In a bid to ensure greater participation of retail investors in the stock market, Sebi is planning a series of changes to the existing demat, IPO and secondary market trading rules. These changes will not only make the stock market a safer place but also streamline the entire process of investing, Sebi chairman U K Sinha told TOI in an interview. Separate committees have been set up to work on these initiatives, he added.
"We have been able to identify a number of irritants (for investors). And we will spend the next few months removing them," Sinha said. However , he added, the changes being planned will in no way be at the cost of diluting the antimoney laundering rules and the policies of Financial Action Task Force (FATF), an international body that helps in combating terror financing.

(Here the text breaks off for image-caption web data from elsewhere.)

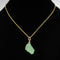 Pendentif Pendentif Emeraude gravée Or 58 Facettes CVP10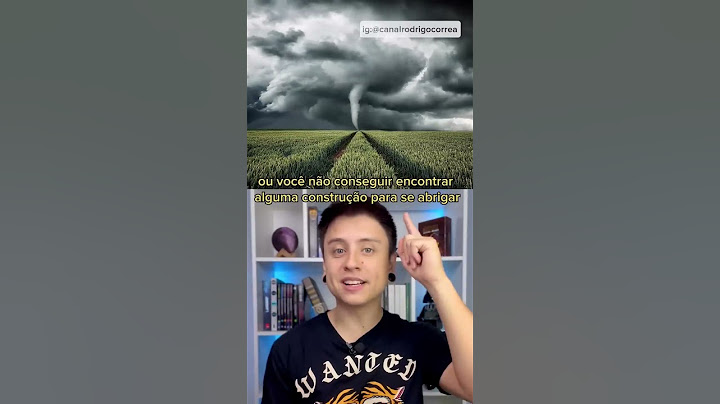 ESSA É A ÚNICA MANEIRA DE SOBREVIVER A UM TORNADO! #Shorts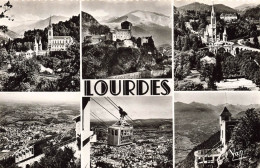 FRANCE - Lourdes - Multivues - Souvenir De Lourdes - Carte Postale Ancienne - Lourdes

Sebi also plans to overhaul the 'Know Your Client' (KYC) process to make it simpler for investors and modify IPO forms. The KYC process identifies each investor and helps the regulator and other market intermediaries track down transactions from start to completion. Sinha underlined the need for streamlining the KYC procedure as various market-related agencies have different standards which often duplicate work and inconvenience investors. "The next thing we are going to do is to have not only a uniform standard but a common and inter-operable KYC," Sinha said. Which means if an investor has fulfilled his KYC requirements at any of the Sebi-authorized places, that will be valid at all points of the market, like depository , mutual fund, brokers, etc.
"The new regime will be 100% compliant with Prevention of Money Laundering Act (PMLA) and with FATF, of which India is a full member . The idea is to make it standardized but simple," he said. A public sector body or companies from the private sector may be roped in to provide this standardized service , he added.
The regulator is also working to simplify the demat account opening process. Currently, while opening a demat account, an investor has to fill in a booklet which is over 50 pages and has to sign more than 50 times.
"We are working to simplify the form," Sinha said. Besides , Sebi also believes that IPO documents and the information given to investors in the form of disclosures are voluminous and they do not communicate anything significant . "Investors usually want to know at what price an IPO is offered and compare it to its peers, what multiple is it as per its known earnings, and at the same time what is the sectoral ratio, etc." Sinha believes such useful information is either not provided or is lost in the voluminous offer documents.
Sebi has also found that often investors would like to know about the track record of merchant bankers who bring an issue to the market. Such information seems to be necessary for ordinary investors and hence would be made available to retail investors once the IPO rules are changed. "These are much more important information than the 150-200 pages of information that we are giving ," the Sebi chairman said. "We have set up a group and I'm hopeful that very soon we will be able to modify these forms. The idea is to provide relevant information and disclosure to the investor in a manner that he can understand ," he added.